Bu rejime karşı duruş, yalnızca Irak’ın işgalinden sonra artan mezhepsel kutuplaşma dönemine bağlı değildi. Bu tavır, daha öncesine dayanıyor. Çünkü bu rejimin Arap coğrafyasında bir benzeri yoktu. Suriye Devrimi, dış siyasetin etkisinden çok, rejimin baskıcı, kanlı ve yozlaşmış yapısına bir başkaldırıydı. Bütün bu sebeplerle, Esad rejiminin çöküşüne duyulan büyük sevinç, başka hiçbir şeye benzemez. Bu sevinci, direniş iddiasında bulunanların sesleri, komplo teorilerine saplananların yaklaşımları ya da Filistin bahanesiyle halkı suçlayanların sözleri bile gölgeleyemez.

Sonuç olarak, Esad rejimi ne Ortadoğu’daki son laik rejimdi, ne demokrattı, ne de sosyalist. Bilakis, 20. yüzyıldan kalma, Ortadoğu’nun en eli kanlı rejimiydi.
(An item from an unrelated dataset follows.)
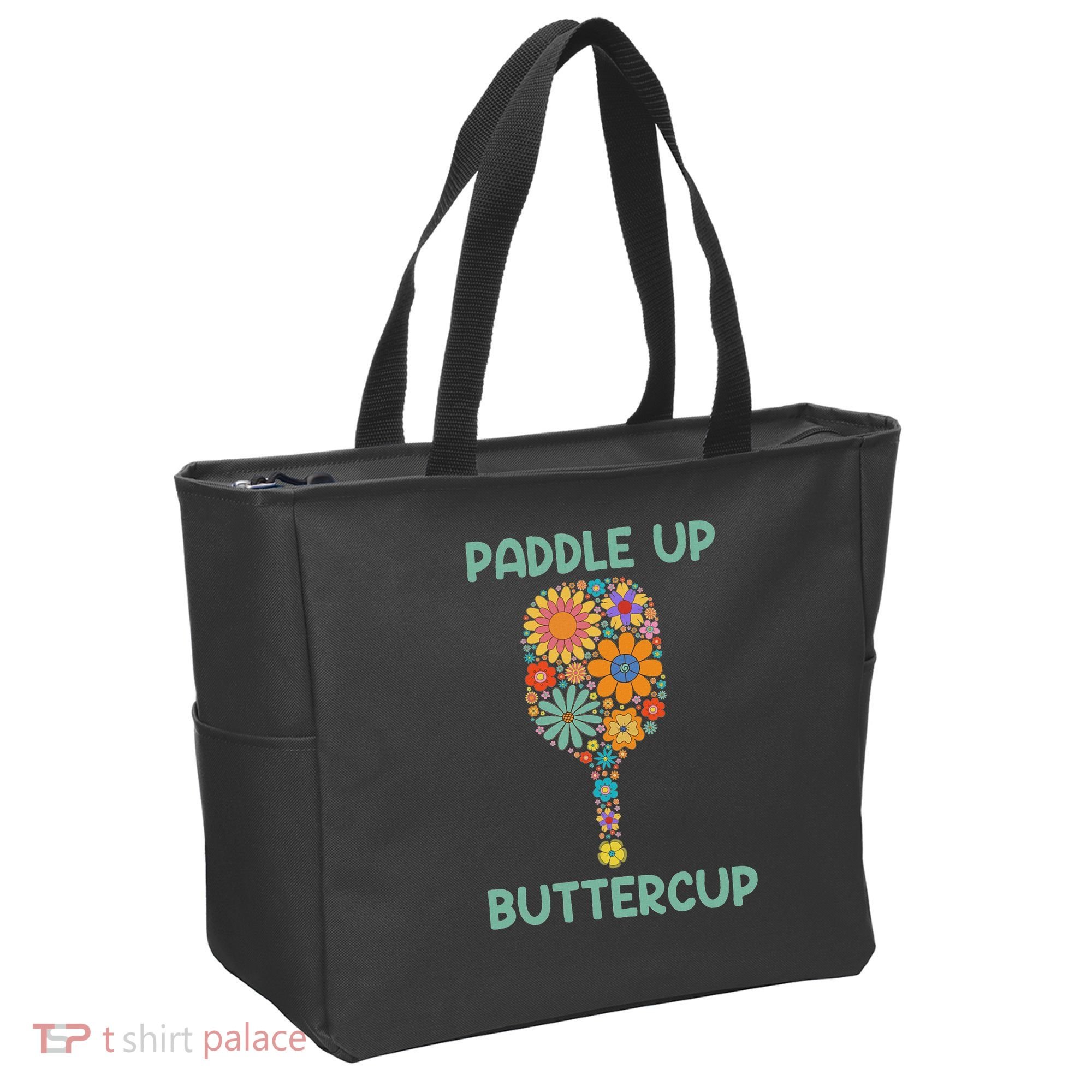 Paddle Up Buttercup Floral Pickleball Paddle Tote Bag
Ülkeyi koca bir zindana çeviren bu diktatörlük yıkıldığında, ülkedeki bütün etnik, dini ve ideolojik gruplar büyük uykudan uyanıp korku duvarını yıkmayı başardılar. Bugün, zalim Esad rejiminin düşmesiyle birlikte, zulüm sayfasını kapatan Suriyeliler, her zaman hayalini kurdukları adalet ve onur dolu bir Suriye için yeni bir umut kapısı aralıyor. Yeni bir Suriye inşa edilecekse, bu ülke, bütün yaralarını saracak; özgürlüğün, hukukun ve insan haklarının egemen olduğu bir geleceğe doğru yol alacaktır. Zulüm biter, ama insanlığın umudu asla tükenmez.